═══ Record extracts ═══
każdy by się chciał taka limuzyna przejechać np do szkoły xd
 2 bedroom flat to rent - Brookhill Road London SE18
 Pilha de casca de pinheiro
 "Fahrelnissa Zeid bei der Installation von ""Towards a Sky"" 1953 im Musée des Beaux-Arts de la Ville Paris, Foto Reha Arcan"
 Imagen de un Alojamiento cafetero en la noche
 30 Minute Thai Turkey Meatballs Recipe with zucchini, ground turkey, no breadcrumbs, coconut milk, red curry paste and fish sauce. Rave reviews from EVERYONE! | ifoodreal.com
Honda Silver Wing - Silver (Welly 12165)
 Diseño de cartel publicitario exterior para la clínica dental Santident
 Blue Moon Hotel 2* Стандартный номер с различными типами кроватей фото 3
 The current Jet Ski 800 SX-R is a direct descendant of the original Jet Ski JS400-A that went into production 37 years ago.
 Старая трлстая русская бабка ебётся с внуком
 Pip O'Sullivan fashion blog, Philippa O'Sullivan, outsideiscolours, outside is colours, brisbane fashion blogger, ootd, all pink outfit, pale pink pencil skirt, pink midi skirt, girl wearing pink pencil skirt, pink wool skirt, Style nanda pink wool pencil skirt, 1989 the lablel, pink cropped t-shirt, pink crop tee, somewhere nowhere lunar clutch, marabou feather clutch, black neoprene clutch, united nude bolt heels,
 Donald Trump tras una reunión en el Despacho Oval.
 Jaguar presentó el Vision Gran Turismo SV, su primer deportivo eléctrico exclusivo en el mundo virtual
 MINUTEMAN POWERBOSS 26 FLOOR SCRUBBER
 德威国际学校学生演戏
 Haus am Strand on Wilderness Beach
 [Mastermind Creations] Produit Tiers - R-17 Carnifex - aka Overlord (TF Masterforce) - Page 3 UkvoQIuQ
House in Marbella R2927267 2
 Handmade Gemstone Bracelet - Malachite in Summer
═══
- **Your objective**: Retype exactly the line with "Zeid bei der" and each line after it until the records end, and include no other line.

- **Your solution**:
 "Fahrelnissa Zeid bei der Installation von ""Towards a Sky"" 1953 im Musée des Beaux-Arts de la Ville Paris, Foto Reha Arcan"
 Imagen de un Alojamiento cafetero en la noche
 30 Minute Thai Turkey Meatballs Recipe with zucchini, ground turkey, no breadcrumbs, coconut milk, red curry paste and fish sauce. Rave reviews from EVERYONE! | ifoodreal.com
Honda Silver Wing - Silver (Welly 12165)
 Diseño de cartel publicitario exterior para la clínica dental Santident
 Blue Moon Hotel 2* Стандартный номер с различными типами кроватей фото 3
 The current Jet Ski 800 SX-R is a direct descendant of the original Jet Ski JS400-A that went into production 37 years ago.
 Старая трлстая русская бабка ебётся с внуком
 Pip O'Sullivan fashion blog, Philippa O'Sullivan, outsideiscolours, outside is colours, brisbane fashion blogger, ootd, all pink outfit, pale pink pencil skirt, pink midi skirt, girl wearing pink pencil skirt, pink wool skirt, Style nanda pink wool pencil skirt, 1989 the lablel, pink cropped t-shirt, pink crop tee, somewhere nowhere lunar clutch, marabou feather clutch, black neoprene clutch, united nude bolt heels,
 Donald Trump tras una reunión en el Despacho Oval.
 Jaguar presentó el Vision Gran Turismo SV, su primer deportivo eléctrico exclusivo en el mundo virtual
 MINUTEMAN POWERBOSS 26 FLOOR SCRUBBER
 德威国际学校学生演戏
 Haus am Strand on Wilderness Beach
 [Mastermind Creations] Produit Tiers - R-17 Carnifex - aka Overlord (TF Masterforce) - Page 3 UkvoQIuQ
House in Marbella R2927267 2
 Handmade Gemstone Bracelet - Malachite in Summer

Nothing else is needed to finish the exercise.